===== TEXTE EXTRAIT =====

Le problème du bouclier anti-missile
En réalité les inquiets en la matière oublient toujours qu'au moment même où l'Ex-URSS n'eut plus les moyens de suivre "la course aux armements", Gorbatchev tenta de réformer, avec le succès que l'on sait...
Si la Chine veut suivre le même chemin, qui pourrait s'en plaindre, à commencer par le peuple chinois asservi par ses soi-disants libérateurs ?... Et puis il faut être naïf pour croire que les gangs tenant la Chine ou la Russie s'en prennent aujourd'hui à ce projet de bouclier anti-missile parce que la paix mondiale serait leur unique souci!
Leur propos consiste plutôt à préserver leurs moyens de faire chanter la Communauté internationale pour qu'elle continue de les arroser en crédits. Alors que ceci auraient surtout dû être utilisés en Afrique. Pour y financer déjà des projets urgents de santé...
De plus comment comparer la Chine, la Russie, à la démocratie (quasi) inexistante, avec les USA ? Quand bien même leur comportement de superpuissance peut agacer, -mais c'est là le lot historique de tout pays surpassant les autres-, et il est toujours bon d'en critiquer les excès ou les insuffisances, il n'empêche que les USA ont toujours été du côté des forces libres. Malgré leurs erreurs qui leur ont fait confondre d'authentiques mouvements de libération avec le feu communisme léniniste.
La fausse analyse d'un Tony Negri comparant par exemple ceux-ci à "l'Empire" (du film la "guerre des étoiles"?) dénote bien d'ailleurs du degré zéro atteint par la feu pensée post léniniste : incapable de comprendre pourquoi l'Est s'est effondré, elle tente vainement maintenant de subordonner les troupes fraîches de l'urbanisation et de la socialisation râtées à leur réflexion exsangue.
Il ne suffit pourtant pas de traiter Revel de paranoïaque lorsqu'il critique durement les errances idéalistes de certains aventuriers anti-mondialisation pour faire l'économie d'une analyse un peu plus objective...
Et puis il y a quelque chose d'autre.
Au nom de quoi avons-nous le droit d'empêcher un pays de se défendre ? Que je sache un bouclier n'est pas une épée, et même si une épée trouve toujours la faille, il n'est pas sûr qu'il y ait une main pour pouvoir la manier si l'épée est trop lourde (financièrement,technologiquement) à lever...
Voilà pourquoi l'Union européenne n'a pas à se mêler du débat russo-chino-américain. Mais doit cependant refuser que le bouclier américain (et dernièrement russe !) lui soit également réservée. Car l'Union doit avoir le sien en propre.
Ainsi elle rassurera les pays du Sud soucieux de voir que l'Europe reste une puissance encore trop timorée pour devenir une réelle alternative à l'attraction américaine qui, elle, se déploie comme toute autre puissance le ferait à place. Sauf peut-être l'Union.
Celle-ci en effet, expérimentée par son passé, peut sans doute mieux expliquer aux pays inquiets que l'existence à terme de son propre bouclier consiste à prévenir des dangers à venir. Ne serait-ce que le basculement du Moyen-Orient, en partant de l'Afghanistan, dans une unification anti-démocratique du style de l'Axe.

===== DONNÉES EXTRAITES =====

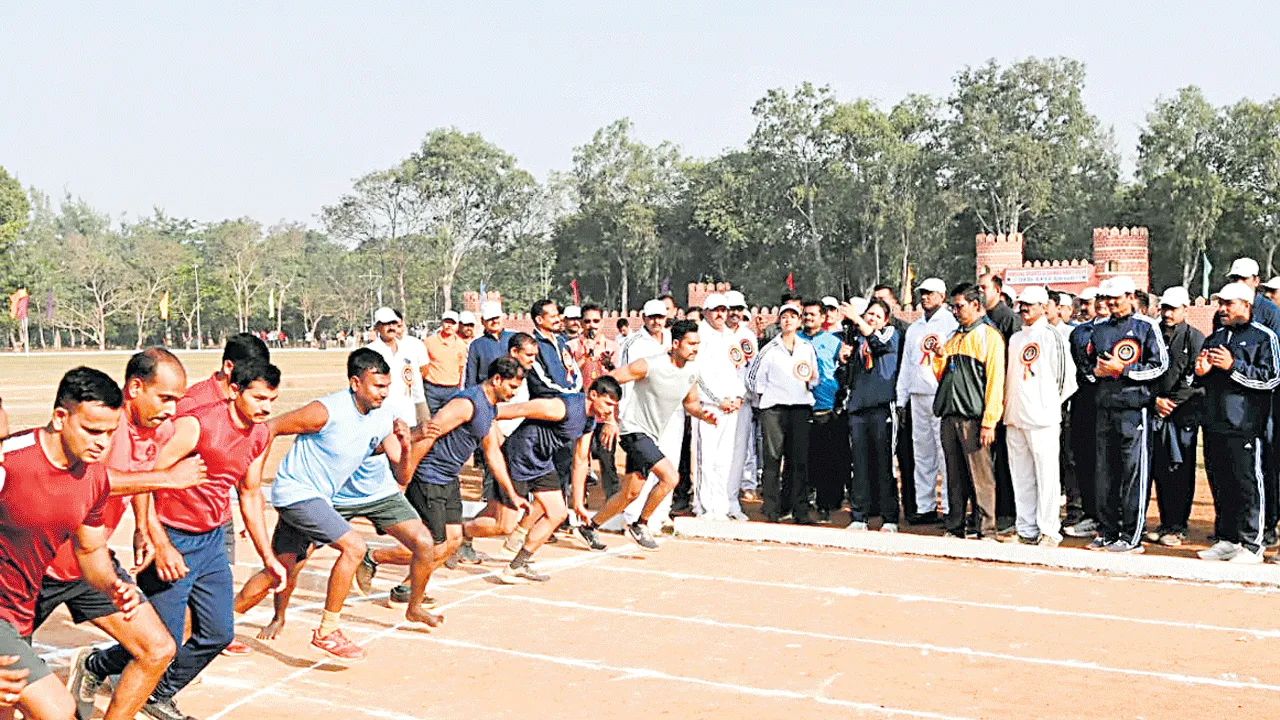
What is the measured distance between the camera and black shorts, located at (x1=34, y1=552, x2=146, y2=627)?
500cm

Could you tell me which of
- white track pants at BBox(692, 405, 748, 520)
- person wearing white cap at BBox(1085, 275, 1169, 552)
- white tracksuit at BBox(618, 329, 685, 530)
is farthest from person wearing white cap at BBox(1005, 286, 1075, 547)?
white tracksuit at BBox(618, 329, 685, 530)

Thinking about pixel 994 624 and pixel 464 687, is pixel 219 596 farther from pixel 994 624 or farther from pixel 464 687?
pixel 994 624

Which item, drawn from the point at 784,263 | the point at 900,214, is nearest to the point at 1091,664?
the point at 900,214

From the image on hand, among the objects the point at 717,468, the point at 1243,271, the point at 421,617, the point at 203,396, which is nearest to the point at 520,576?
the point at 421,617

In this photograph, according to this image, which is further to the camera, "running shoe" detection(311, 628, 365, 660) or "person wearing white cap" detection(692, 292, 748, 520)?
"person wearing white cap" detection(692, 292, 748, 520)

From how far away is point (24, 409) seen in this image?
26.6 metres

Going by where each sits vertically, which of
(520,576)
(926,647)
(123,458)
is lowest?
(926,647)

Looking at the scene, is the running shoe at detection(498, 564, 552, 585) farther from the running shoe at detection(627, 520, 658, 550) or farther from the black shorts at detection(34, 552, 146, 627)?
the black shorts at detection(34, 552, 146, 627)

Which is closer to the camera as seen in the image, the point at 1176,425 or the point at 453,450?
the point at 453,450

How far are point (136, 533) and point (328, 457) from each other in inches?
53.9

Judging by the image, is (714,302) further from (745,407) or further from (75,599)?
(75,599)

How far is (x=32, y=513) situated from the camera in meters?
4.53

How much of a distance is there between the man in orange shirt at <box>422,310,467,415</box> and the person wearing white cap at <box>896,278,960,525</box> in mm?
4749

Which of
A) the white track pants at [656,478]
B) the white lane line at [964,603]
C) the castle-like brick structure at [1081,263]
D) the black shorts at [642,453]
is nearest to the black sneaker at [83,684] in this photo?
the white lane line at [964,603]
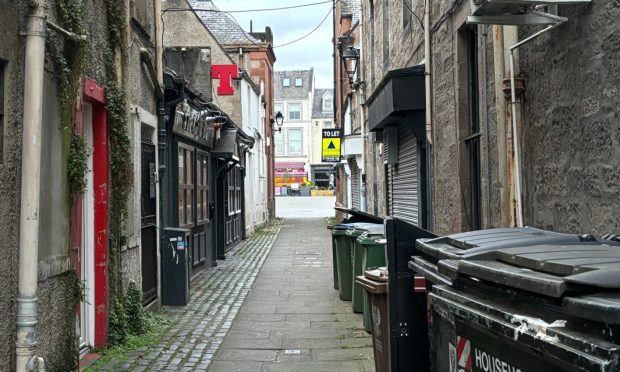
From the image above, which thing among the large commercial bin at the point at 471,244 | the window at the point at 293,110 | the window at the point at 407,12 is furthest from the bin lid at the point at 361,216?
the window at the point at 293,110

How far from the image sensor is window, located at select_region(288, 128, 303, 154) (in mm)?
73875

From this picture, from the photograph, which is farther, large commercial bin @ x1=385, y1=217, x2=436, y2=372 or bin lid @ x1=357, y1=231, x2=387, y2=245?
bin lid @ x1=357, y1=231, x2=387, y2=245

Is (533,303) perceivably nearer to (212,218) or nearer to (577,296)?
(577,296)

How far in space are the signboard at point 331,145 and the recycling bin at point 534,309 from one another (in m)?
22.8

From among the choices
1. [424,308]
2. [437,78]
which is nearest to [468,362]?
[424,308]

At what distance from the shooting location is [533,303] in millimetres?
2475

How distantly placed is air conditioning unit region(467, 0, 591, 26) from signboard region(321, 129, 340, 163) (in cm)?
2091

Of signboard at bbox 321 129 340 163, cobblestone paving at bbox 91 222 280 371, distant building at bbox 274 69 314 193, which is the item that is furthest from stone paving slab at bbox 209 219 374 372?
distant building at bbox 274 69 314 193

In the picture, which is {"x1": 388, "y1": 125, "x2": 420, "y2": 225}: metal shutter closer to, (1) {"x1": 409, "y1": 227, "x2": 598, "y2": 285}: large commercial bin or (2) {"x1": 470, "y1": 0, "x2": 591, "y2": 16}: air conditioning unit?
(2) {"x1": 470, "y1": 0, "x2": 591, "y2": 16}: air conditioning unit

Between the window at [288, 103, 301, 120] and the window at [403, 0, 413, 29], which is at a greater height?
the window at [288, 103, 301, 120]

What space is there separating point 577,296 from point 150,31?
7915mm

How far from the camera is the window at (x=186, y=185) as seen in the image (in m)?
11.1

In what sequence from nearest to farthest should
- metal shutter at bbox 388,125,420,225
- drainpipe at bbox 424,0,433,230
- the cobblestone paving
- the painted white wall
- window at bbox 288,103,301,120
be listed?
the cobblestone paving
drainpipe at bbox 424,0,433,230
metal shutter at bbox 388,125,420,225
the painted white wall
window at bbox 288,103,301,120

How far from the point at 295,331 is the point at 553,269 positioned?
19.0 ft
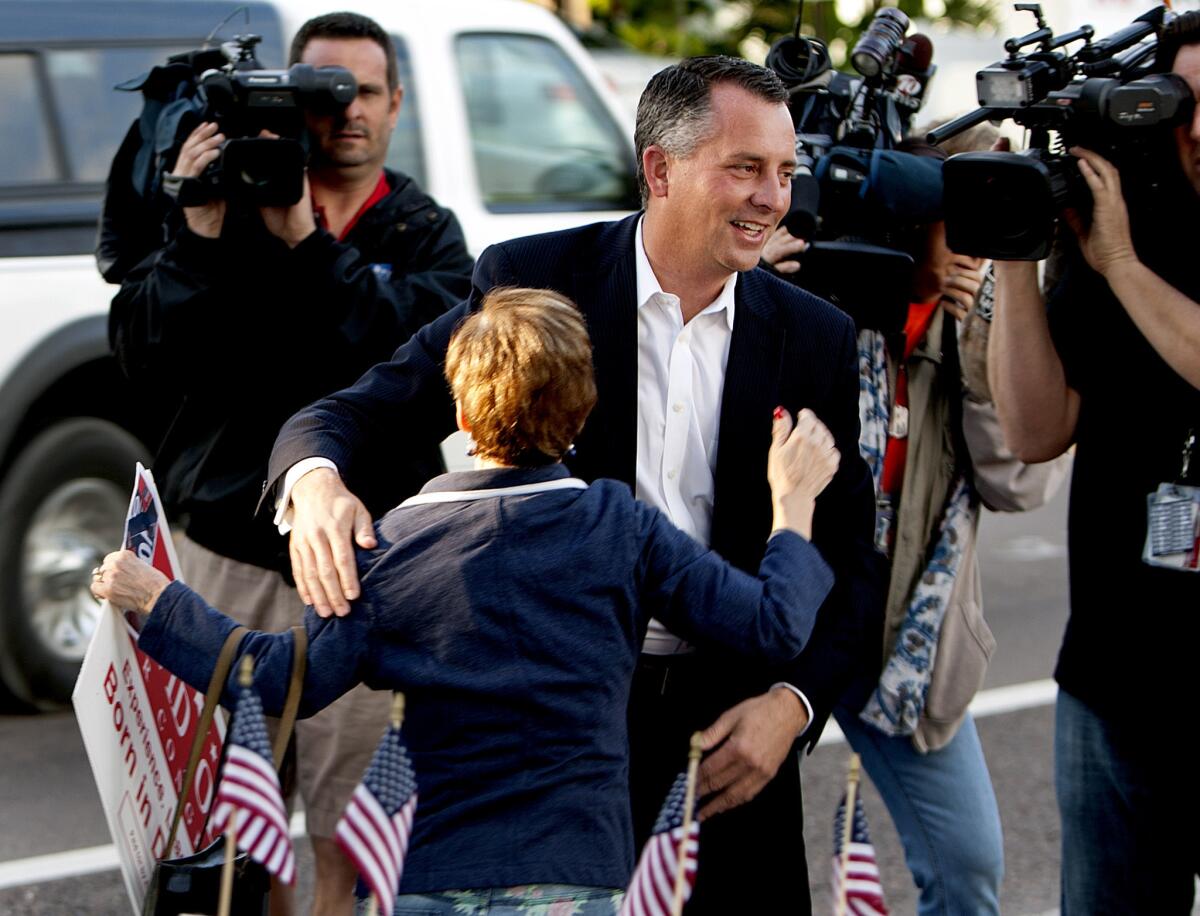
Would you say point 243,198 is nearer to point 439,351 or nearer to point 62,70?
point 439,351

=====

OBJECTIF DE LA TÂCHE =
Dans le texte sur le bouclier anti-missile, qui tenta de réformer quand l'Ex-URSS n'eut plus les moyens de suivre la course aux armements ?

RÉPONSE RÉDIGÉE =
Gorbatchev.